Beim dem von der Linksfraktion vorgelegten Gesetzentwurf handle es sich um einen "Etikettenschwindel“, sagte der Unionsabgeordnete Ingo Wellenreuther. Es werde vorgegeben, die Demokratie stärken zu wollen. Tatsächlich gehe es jedoch um "populistische Forderungen, die mehr Risiken als Vorteile bringen“. Die Union, so machte Wellenreuther deutlich, halte an den "bewährten Prinzipien der repräsentativen Demokratie“ fest.
Gleichwohl sei er durchaus ein Befürworter der direkten Demokratie, allerdings "in den Kommunen und auf Landesebene“. Dort könnten Bürgerinitiativen und Bürgerentscheide das repräsentative System gut ergänzen.
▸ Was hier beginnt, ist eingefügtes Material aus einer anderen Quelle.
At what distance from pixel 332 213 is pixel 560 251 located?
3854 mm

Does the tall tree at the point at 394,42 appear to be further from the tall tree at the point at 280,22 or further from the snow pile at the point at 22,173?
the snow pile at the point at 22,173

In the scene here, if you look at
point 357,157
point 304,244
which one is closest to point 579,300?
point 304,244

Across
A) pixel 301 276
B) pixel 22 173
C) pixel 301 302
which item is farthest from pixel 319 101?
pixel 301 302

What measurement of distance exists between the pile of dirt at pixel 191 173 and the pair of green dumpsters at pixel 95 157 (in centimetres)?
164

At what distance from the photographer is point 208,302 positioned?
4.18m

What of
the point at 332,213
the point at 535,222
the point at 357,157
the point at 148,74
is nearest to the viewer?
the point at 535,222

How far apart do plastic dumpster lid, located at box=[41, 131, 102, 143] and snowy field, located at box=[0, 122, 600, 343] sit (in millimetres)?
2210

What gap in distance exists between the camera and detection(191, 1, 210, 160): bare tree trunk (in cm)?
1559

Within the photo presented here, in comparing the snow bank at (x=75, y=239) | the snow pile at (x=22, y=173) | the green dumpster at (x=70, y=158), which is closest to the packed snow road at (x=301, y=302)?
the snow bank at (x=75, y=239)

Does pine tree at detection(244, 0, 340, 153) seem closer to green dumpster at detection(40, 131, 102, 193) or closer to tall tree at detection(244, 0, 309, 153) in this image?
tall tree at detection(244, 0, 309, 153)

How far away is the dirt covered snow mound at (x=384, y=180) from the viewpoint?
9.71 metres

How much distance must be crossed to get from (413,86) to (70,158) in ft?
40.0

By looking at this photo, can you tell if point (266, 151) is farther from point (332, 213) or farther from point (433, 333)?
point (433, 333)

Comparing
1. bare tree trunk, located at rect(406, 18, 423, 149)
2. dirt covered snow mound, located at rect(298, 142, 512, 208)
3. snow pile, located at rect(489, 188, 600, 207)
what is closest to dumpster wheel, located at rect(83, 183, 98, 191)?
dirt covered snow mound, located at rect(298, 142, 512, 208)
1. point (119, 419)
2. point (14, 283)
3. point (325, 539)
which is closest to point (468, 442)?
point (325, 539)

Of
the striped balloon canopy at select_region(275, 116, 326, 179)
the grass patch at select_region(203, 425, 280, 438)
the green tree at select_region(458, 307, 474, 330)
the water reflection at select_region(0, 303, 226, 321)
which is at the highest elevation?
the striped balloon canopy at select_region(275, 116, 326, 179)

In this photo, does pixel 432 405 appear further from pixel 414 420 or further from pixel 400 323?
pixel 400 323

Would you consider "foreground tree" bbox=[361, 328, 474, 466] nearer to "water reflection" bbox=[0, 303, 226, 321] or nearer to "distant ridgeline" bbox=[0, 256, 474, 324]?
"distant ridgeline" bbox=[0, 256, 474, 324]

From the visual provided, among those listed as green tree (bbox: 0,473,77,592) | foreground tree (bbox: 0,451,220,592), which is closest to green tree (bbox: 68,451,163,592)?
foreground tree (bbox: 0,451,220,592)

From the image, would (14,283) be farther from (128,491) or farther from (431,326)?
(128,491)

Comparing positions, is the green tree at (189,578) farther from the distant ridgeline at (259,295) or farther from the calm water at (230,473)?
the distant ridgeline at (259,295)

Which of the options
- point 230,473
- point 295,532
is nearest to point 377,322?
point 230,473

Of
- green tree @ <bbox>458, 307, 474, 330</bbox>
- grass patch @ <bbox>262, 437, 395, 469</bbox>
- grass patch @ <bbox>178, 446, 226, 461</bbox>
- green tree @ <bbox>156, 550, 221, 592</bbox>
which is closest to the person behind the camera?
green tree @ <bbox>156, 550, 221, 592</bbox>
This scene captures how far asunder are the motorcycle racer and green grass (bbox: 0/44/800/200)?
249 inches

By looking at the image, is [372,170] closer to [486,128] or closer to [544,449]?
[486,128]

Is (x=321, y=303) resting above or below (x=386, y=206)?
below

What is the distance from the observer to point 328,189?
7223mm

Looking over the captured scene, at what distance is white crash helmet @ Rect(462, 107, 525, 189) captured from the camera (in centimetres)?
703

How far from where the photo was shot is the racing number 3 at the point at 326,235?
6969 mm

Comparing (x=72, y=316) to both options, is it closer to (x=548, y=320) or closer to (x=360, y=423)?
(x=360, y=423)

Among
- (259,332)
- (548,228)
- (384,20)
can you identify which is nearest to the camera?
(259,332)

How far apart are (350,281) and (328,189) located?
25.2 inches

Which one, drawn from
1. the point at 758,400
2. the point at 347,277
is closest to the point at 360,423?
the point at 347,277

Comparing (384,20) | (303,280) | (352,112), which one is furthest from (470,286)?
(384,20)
Auf Bundesebene könne man damit den oft komplexen Fragen unserer Gesellschaft nicht gerecht werden, sagte der CDU-Politiker, der dem vorgelegten Gesetzentwurf zudem Verfassungswidrigkeit attestierte.
Den mündigen Bürger dürfe es nicht nur in Sonntagsreden geben, forderte Gabriele Fograscher (SPD). 60 Jahre nach der Einführung des Grundgesetzes habe sich die Gesellschaft geändert. Dem müsse auch die Union Rechnung tragen, sagte die SPD-Abgeordnete.
Es sei doch festzustellen, dass die Wahlentscheidung des Bürgers bei der Bundestagswahl nicht automatisch als Zustimmung zu einzelnen Entscheidungen gelten würde. Das zeigten die Proteste gegen die Laufzeitverlängerung von Atomkraftwerken ebenso wie gegen den Bau von Stuttgart 21. Aus Sicht der SPD solle die direkte Demokratie auf Bundesebene auch nicht als Ersatz, sondern zur Ergänzung der repräsentativen Demokratie eingeführt werden.
Den vorliegenden Gesetzentwurf bezeichnete Fograscher jedoch als "nicht praktikabel“. Das Quorum von lediglich 100.000 Wahlberechtigten für eine Volksinitiative sei viel zu gering und würde "Bagatellinitiativen Tür und Tor öffnen“.
Die Bürger müssten intensiver in die politische Diskussion eingebunden werden, sagte der FDP-Abgeordnete Jimmy Schulz. Daher sei er auch ein Fan von Volksentscheiden auf Länderebene. Zukünftig werde es auch Bürgerentscheide auf europäischer Ebene geben, die mehr Transparenz und eine Möglichkeit der Identifikation schaffen könnten.
"Direkte Demokratie existiert bereits und funktioniert hervorragend“, resümierte Schulz und kündigte an: "Wir wollen weitere Schritte in die Wege leiten und uns nicht hinter funktionierenden Mechanismen auf anderen Ebenen verstecken.“ Um "mehr partizipative Elemente auf Bundesebene“ zu erhalten, habe man auch im Koalitionsvertrag den Ausbau des Petitionswesens als ein Ziel aufgeführt.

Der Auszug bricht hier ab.